Shlomo Kipgen’s announcement

All of the 280 come from the “2016 Dayyanim Interview Pass List,” drawn up by Shavei Israel and representatives of Israel’s Rabbinate five years ago. Since then, no more B’nei Menashe have been approved for Aliyah by Israel’s government. Of the 722 individuals on the 2016 list, 252 reached Israel last December and are now living in the Lower Galilee city of Nof ha-Galil. The remaining 470, plus children born to them since 2016, were recently authorized by a government decision to make Aliyah this year. In addition to the 280 now setting out, a second group is scheduled to fly to Israel three months from now, our Newsletter has learned from sources in Israel’s Ministry of Immigration.


A dark shadow, however, hangs over all this. 107 names from the 2016 list, belonging to 19 families, so it was charged this week by Manipur’s B’nei Menashe Council, have been struck from it.
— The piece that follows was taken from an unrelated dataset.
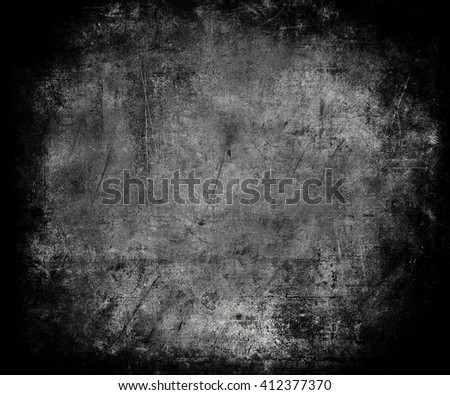 Beautiful black abstract vintage grunge background with faded central area for your text or picture, scratched scary background with frame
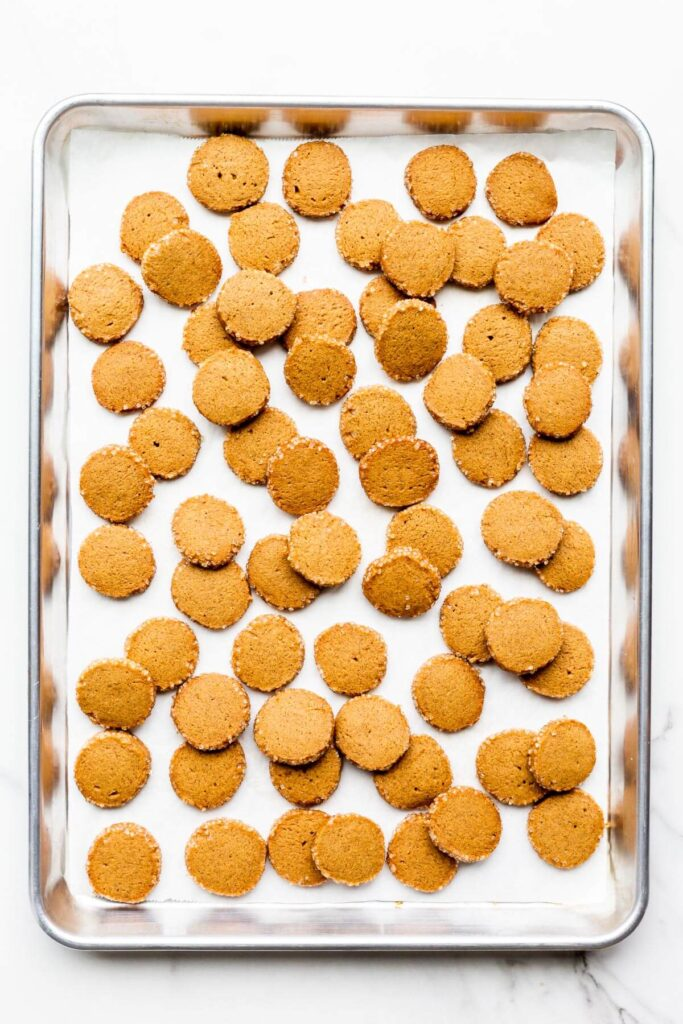A sheet pan of gingerbread cookie coins with crunchy turbinado edges.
These 19 families comprise that part of the 2016 list that has publicly stated its allegiance to the Council, which has been in a state of conflict with Shavei Israel since its election in a community vote last November. Shavei has refused to recognize the BMC’s legitimacy and has repeatedly threatened its supporters with removal from the 2016 list – and now, since not a single member of the 19 families has been included in the group of 280, Shavei is obviously is carrying out its threats. “A quick look at the list of the 280,” says Ohaliav Haokip, the BMC’s General Secretary, “shows that Shavei is doing what it said it would. It has played pick-and-choose with the original ‘Interview Pass List,’ selecting whoever has been loyal to Shavei and crossing out the names of whoever stuck with the BMC.”


Protesting this development, an anti-Shavei demonstration was held by the 19 families in Churachandpur this week at the Beit Shalom synagogue, the city’s largest. The families held signs calling for a fair and transparent Aliyah process not subject to Shavei’s cronyism and discriminatory practices.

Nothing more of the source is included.